Dentro da torre, todas as tochas se apagaram e as seis colunas trincaram levemente. Os generais olharam para trás, mas seu lorde permanecia sentado.
— Que sujeito irritante — resmungou Astaroth.
Uz estremeceu. O ataque foi tão rápido que eu não consegui sequer acompanhar. Eu não senti sua aura e nem seu movimento, pensou. Se fosse eu no lugar daquele estranho, teria sido atingido de primeira. Como aquele blasfemador conseguiu ver e se defender tão depressa?
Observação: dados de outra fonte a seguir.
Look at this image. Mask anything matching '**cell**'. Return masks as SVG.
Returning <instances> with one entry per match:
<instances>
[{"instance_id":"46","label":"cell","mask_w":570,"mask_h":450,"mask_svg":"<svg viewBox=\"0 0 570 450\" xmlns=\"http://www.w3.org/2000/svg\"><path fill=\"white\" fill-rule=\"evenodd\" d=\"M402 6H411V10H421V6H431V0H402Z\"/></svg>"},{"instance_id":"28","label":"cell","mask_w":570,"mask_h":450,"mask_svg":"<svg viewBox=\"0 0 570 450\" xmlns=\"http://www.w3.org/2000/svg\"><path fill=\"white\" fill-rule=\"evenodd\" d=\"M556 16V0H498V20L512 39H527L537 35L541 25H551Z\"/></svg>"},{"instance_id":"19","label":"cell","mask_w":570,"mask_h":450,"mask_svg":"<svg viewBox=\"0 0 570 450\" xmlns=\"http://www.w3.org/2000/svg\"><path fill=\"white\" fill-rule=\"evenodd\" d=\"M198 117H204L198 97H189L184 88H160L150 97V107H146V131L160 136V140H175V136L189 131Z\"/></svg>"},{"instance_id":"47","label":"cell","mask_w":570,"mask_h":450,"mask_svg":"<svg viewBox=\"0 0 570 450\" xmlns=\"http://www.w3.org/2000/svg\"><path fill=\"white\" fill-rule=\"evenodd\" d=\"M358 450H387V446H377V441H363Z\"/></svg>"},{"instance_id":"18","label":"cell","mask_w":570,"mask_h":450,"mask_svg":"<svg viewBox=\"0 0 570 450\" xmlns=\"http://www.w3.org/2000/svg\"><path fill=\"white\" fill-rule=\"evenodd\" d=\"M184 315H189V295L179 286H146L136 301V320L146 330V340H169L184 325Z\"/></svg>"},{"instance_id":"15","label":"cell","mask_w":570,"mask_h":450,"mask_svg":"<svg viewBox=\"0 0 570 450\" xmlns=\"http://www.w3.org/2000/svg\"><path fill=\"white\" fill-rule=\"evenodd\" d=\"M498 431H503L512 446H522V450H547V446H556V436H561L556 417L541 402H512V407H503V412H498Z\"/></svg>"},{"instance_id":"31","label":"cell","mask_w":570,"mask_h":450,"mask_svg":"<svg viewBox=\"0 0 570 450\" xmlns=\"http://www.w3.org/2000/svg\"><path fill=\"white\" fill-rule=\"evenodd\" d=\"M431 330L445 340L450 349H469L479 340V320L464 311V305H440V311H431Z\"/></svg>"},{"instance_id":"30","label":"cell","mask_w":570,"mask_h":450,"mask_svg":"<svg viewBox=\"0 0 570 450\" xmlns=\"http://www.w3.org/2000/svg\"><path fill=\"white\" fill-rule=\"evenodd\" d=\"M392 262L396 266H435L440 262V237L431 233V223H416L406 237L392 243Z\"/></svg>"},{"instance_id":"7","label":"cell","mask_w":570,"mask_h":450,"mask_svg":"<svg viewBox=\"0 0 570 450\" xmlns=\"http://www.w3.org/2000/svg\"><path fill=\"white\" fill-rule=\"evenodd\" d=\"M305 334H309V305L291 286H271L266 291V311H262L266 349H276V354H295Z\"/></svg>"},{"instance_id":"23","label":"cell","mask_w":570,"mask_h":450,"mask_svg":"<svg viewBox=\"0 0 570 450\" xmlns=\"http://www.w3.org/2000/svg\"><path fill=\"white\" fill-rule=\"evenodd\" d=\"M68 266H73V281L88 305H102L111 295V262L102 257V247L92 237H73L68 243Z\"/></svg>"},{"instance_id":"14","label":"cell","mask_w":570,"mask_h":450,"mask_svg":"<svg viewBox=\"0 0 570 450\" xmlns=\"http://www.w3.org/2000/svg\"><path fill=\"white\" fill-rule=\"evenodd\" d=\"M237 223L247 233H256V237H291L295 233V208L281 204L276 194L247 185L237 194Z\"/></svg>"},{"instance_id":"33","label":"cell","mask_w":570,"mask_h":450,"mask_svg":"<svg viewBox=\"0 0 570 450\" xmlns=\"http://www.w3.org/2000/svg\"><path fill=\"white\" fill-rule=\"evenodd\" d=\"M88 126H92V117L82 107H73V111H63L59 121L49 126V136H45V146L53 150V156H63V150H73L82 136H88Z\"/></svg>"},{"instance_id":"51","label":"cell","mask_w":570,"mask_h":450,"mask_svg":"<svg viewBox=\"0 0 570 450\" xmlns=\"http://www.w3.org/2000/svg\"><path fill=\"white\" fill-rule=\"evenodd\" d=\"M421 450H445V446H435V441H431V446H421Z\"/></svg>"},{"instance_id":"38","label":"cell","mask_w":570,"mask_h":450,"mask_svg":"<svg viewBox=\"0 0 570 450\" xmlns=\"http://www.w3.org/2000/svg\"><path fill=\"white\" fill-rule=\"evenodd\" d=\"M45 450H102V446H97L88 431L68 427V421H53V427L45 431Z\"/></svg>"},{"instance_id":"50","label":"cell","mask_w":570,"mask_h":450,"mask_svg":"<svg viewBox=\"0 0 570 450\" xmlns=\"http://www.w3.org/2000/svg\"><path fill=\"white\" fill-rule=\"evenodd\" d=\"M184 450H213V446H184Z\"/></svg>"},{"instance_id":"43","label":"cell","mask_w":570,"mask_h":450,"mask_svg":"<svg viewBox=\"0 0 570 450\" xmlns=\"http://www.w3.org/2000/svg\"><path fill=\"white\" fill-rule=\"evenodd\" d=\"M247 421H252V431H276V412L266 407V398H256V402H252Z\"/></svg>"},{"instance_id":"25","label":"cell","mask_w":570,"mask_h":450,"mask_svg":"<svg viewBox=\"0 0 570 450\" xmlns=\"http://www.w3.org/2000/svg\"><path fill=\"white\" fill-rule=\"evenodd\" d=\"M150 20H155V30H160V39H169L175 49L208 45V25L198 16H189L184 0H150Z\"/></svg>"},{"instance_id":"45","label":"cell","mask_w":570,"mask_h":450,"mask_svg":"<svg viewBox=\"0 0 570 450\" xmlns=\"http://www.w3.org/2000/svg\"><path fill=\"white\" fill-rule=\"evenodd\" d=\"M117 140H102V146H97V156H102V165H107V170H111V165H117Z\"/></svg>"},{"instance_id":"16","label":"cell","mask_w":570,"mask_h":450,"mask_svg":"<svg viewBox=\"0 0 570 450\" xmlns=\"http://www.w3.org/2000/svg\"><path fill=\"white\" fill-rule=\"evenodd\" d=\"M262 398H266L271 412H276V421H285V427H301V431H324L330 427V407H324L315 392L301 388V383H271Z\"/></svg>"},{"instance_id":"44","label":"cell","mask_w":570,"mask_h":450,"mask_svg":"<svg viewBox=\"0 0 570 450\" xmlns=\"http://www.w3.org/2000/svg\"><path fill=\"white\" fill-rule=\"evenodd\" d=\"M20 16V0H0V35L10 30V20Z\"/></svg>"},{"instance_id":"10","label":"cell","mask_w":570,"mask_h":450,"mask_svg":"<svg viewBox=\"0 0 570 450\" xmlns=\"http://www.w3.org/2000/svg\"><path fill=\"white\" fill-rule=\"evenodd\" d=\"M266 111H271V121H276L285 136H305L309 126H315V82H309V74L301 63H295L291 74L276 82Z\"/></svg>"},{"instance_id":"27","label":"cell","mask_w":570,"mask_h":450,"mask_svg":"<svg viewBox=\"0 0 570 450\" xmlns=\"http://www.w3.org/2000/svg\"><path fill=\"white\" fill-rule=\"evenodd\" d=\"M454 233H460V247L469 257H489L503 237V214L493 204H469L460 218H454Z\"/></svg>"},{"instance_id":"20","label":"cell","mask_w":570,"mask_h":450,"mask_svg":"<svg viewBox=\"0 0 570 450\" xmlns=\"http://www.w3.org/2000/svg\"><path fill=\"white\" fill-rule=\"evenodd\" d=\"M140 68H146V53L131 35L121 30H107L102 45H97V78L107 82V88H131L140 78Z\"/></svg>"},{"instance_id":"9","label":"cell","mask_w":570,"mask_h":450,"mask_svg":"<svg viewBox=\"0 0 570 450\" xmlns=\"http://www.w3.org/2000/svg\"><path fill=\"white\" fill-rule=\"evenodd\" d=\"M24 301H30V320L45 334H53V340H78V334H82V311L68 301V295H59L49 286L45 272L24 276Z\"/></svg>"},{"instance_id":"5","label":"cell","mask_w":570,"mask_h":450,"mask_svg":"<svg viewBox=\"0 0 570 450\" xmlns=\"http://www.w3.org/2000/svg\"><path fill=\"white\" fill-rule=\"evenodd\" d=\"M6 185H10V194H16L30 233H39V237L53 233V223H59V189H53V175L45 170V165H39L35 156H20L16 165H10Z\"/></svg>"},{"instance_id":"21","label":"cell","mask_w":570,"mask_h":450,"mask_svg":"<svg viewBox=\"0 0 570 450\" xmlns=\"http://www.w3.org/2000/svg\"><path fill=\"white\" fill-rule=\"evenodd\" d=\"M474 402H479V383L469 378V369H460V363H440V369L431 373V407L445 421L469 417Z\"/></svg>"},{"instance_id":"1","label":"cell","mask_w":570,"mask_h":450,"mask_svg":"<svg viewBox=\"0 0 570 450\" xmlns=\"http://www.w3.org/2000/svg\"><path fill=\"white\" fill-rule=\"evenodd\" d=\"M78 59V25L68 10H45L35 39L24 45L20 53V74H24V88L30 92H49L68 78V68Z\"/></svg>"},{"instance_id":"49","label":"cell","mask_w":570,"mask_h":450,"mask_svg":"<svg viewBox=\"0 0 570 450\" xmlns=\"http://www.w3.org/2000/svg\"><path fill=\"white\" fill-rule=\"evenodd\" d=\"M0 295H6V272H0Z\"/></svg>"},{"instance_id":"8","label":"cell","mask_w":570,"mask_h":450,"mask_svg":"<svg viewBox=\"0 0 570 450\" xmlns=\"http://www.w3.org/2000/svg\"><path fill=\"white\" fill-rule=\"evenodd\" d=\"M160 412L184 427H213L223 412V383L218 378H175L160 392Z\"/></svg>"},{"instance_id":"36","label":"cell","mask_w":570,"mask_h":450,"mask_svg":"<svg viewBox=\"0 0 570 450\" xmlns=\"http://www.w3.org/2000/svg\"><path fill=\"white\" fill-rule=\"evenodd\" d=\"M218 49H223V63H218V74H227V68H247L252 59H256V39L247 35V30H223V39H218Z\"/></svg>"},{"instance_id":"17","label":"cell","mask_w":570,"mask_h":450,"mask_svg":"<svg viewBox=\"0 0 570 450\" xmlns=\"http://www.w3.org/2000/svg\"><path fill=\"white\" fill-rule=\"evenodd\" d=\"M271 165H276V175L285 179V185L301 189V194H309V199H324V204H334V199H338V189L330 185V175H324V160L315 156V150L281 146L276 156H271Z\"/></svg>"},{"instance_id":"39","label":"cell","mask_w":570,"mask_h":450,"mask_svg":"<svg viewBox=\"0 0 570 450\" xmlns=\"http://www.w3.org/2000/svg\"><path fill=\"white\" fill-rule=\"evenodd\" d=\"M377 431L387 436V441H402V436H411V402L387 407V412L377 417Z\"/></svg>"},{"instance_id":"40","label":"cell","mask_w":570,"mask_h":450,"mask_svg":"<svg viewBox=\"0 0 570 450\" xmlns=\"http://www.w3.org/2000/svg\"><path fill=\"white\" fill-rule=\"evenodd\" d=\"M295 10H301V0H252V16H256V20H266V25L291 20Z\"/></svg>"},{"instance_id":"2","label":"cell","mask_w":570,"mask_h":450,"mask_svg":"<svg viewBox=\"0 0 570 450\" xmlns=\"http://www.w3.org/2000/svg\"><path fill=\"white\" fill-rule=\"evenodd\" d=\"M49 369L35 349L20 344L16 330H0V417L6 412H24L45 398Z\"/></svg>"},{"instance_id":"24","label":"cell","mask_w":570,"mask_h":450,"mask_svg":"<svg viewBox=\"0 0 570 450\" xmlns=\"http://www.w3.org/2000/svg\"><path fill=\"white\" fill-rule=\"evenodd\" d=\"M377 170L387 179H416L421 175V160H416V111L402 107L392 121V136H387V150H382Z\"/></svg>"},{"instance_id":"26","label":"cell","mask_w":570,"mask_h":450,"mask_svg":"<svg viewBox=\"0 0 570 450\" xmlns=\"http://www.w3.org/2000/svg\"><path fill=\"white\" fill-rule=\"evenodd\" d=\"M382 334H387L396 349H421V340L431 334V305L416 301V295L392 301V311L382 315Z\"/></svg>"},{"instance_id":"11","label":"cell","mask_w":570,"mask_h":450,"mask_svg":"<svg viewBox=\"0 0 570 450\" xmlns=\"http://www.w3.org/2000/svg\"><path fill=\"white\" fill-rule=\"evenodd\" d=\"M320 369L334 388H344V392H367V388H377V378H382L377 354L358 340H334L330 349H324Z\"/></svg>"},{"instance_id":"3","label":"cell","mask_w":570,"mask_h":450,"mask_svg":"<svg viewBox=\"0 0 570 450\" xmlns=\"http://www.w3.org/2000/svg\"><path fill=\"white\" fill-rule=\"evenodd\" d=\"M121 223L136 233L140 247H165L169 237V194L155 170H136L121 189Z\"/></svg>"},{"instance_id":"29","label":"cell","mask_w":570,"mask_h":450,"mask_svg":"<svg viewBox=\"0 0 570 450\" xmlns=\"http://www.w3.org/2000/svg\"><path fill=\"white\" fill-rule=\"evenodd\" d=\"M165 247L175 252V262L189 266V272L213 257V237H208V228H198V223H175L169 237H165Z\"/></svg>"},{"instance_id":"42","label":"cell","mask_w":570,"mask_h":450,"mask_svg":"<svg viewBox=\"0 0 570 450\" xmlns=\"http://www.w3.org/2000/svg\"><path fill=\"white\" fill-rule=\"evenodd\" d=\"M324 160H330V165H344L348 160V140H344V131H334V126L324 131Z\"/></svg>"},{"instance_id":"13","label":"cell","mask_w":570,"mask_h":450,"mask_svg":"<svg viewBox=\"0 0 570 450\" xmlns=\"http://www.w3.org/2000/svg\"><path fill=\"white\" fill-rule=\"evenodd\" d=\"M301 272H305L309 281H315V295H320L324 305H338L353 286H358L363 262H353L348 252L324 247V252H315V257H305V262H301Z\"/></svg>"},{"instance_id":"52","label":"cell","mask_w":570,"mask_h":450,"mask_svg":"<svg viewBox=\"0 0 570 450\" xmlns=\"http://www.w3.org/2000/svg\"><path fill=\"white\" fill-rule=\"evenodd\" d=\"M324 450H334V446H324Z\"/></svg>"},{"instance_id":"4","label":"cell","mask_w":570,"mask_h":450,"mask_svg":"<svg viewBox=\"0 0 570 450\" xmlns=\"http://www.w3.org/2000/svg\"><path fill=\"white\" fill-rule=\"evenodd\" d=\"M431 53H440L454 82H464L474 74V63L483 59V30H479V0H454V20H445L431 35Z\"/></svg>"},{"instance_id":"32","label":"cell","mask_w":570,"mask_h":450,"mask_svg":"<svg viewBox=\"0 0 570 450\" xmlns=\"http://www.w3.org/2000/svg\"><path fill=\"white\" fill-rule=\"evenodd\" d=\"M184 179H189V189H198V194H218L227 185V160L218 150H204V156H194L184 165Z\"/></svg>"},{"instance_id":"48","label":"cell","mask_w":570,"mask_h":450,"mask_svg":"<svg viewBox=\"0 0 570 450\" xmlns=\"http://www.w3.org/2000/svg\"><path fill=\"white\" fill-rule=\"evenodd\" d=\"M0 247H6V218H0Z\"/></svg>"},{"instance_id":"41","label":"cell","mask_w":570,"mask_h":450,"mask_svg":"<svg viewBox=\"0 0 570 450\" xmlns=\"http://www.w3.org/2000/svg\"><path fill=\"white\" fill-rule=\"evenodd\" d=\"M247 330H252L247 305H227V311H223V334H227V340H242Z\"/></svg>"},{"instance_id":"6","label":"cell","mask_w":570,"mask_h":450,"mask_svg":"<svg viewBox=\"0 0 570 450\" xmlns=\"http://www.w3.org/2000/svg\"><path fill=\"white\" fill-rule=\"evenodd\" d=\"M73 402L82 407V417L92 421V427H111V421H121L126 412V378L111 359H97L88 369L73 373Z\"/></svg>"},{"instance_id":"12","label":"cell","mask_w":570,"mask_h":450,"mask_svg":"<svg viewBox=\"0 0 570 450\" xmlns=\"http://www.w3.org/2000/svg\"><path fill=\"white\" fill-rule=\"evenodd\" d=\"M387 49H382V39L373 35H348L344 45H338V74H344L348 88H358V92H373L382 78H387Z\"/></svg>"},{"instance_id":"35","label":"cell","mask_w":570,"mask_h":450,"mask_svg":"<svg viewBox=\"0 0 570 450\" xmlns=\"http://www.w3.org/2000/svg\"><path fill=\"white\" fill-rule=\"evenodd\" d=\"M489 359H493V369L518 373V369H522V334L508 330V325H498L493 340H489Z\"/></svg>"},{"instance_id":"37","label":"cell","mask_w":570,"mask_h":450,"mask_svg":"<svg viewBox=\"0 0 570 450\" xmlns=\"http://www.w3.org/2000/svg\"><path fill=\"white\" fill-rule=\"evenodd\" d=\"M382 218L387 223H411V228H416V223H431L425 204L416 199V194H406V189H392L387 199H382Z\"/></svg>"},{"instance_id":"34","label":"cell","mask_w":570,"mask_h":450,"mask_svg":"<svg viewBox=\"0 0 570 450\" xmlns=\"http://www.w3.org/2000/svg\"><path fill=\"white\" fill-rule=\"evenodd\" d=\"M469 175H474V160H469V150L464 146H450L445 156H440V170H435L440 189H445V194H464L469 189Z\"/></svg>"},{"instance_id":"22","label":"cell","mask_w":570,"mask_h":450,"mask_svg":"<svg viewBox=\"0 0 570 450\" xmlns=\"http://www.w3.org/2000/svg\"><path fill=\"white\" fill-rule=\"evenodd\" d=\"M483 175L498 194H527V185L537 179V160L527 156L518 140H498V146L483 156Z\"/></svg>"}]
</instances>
— Acabem com essa confusão e tragam meus escravos de volta — declarou Astaroth. — E peçam para alguém arrumar o buraco que ficou na parede.
Os três generais se ajoelharam. Dessa vez, com grande respeito e temor.
Uz suava mais do que nunca e sua armadura parecia menor.
Os três juraram que cumpririam as ordens de seu lorde.